= Work item =
Please copy each line below that contains the word "sourceUrl".
________
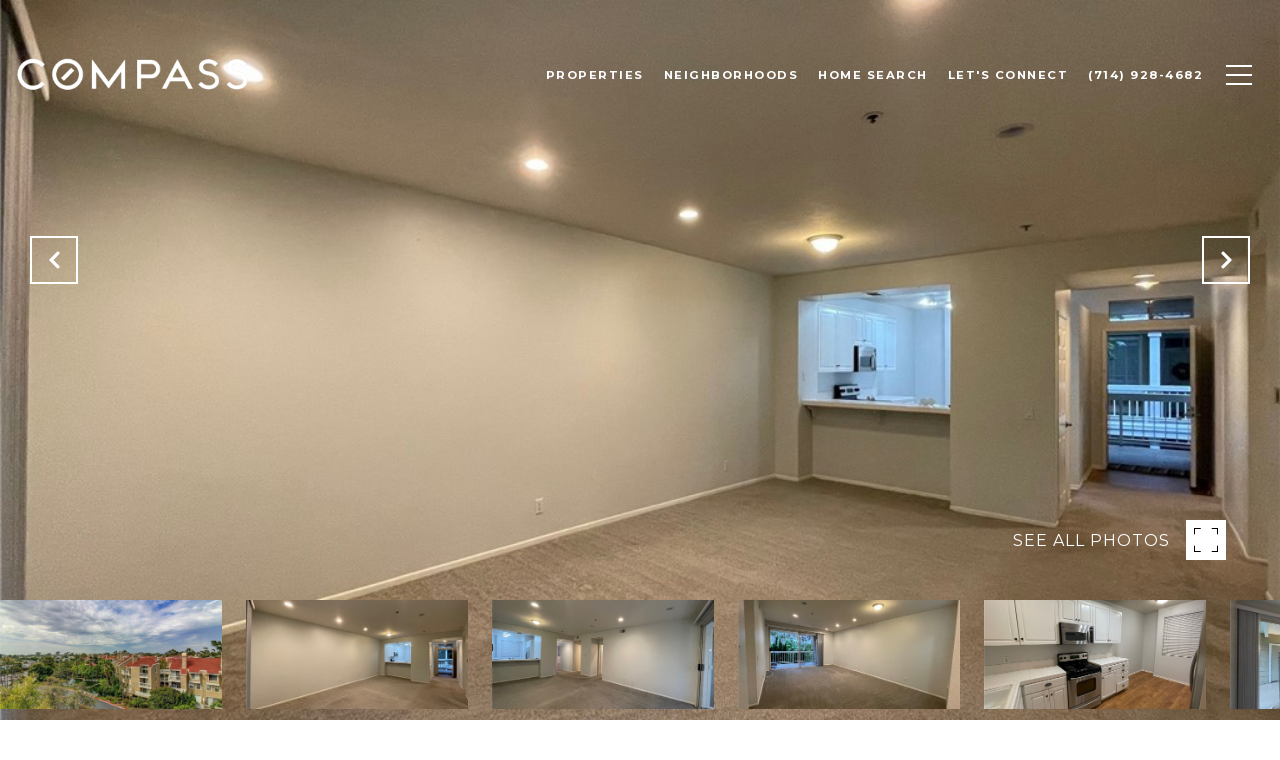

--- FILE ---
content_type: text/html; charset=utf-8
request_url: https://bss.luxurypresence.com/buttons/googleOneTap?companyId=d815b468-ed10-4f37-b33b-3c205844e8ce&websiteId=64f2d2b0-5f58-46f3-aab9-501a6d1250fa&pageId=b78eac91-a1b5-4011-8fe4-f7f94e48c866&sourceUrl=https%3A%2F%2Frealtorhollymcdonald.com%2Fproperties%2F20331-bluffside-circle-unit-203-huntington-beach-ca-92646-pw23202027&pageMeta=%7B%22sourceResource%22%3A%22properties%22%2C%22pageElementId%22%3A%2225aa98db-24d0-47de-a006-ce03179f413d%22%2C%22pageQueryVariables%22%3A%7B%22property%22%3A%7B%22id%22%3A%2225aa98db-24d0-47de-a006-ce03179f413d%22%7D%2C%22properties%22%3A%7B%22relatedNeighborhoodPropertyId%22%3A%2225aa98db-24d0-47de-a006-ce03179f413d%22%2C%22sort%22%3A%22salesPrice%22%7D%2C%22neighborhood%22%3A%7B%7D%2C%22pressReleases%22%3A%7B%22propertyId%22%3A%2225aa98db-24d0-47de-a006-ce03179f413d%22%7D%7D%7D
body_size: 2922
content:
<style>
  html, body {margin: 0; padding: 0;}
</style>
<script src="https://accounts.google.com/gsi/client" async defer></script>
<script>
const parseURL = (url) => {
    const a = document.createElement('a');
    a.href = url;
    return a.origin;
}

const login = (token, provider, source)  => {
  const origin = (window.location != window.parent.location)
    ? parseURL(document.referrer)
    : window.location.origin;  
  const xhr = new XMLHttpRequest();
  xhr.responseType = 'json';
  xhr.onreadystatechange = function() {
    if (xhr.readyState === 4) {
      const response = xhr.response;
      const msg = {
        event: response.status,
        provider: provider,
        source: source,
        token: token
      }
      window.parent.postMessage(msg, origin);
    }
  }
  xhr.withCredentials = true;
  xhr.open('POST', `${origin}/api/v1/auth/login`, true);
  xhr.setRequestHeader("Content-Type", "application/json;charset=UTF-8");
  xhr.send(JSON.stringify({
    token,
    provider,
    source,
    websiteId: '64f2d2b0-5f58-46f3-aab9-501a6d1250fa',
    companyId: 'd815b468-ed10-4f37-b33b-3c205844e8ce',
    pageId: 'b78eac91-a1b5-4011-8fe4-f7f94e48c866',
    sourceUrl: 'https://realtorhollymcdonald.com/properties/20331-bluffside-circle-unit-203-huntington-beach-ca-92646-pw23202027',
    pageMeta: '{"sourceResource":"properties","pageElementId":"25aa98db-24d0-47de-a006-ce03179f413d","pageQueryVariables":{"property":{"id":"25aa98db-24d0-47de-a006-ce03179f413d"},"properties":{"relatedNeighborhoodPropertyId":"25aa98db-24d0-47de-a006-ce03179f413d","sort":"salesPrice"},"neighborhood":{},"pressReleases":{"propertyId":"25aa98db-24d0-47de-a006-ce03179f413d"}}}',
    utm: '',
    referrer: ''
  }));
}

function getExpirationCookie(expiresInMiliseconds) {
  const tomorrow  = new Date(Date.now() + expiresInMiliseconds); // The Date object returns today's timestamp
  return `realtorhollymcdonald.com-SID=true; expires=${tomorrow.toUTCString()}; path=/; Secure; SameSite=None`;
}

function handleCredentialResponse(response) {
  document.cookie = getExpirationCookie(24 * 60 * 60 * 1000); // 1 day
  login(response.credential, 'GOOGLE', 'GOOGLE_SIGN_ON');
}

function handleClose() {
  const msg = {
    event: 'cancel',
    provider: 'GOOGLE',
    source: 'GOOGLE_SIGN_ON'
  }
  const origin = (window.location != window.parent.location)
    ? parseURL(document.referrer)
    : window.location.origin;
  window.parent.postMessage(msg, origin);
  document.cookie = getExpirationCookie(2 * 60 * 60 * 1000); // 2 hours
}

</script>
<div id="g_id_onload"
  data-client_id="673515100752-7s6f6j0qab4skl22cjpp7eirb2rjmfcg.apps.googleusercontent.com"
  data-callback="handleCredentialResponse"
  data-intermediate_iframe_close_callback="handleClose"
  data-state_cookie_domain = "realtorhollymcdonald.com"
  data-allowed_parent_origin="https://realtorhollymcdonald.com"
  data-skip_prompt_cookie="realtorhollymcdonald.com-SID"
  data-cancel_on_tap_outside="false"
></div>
________
= Final answer =
request_url: https://bss.luxurypresence.com/buttons/googleOneTap?companyId=d815b468-ed10-4f37-b33b-3c205844e8ce&websiteId=64f2d2b0-5f58-46f3-aab9-501a6d1250fa&pageId=b78eac91-a1b5-4011-8fe4-f7f94e48c866&sourceUrl=https%3A%2F%2Frealtorhollymcdonald.com%2Fproperties%2F20331-bluffside-circle-unit-203-huntington-beach-ca-92646-pw23202027&pageMeta=%7B%22sourceResource%22%3A%22properties%22%2C%22pageElementId%22%3A%2225aa98db-24d0-47de-a006-ce03179f413d%22%2C%22pageQueryVariables%22%3A%7B%22property%22%3A%7B%22id%22%3A%2225aa98db-24d0-47de-a006-ce03179f413d%22%7D%2C%22properties%22%3A%7B%22relatedNeighborhoodPropertyId%22%3A%2225aa98db-24d0-47de-a006-ce03179f413d%22%2C%22sort%22%3A%22salesPrice%22%7D%2C%22neighborhood%22%3A%7B%7D%2C%22pressReleases%22%3A%7B%22propertyId%22%3A%2225aa98db-24d0-47de-a006-ce03179f413d%22%7D%7D%7D
    sourceUrl: 'https://realtorhollymcdonald.com/properties/20331-bluffside-circle-unit-203-huntington-beach-ca-92646-pw23202027',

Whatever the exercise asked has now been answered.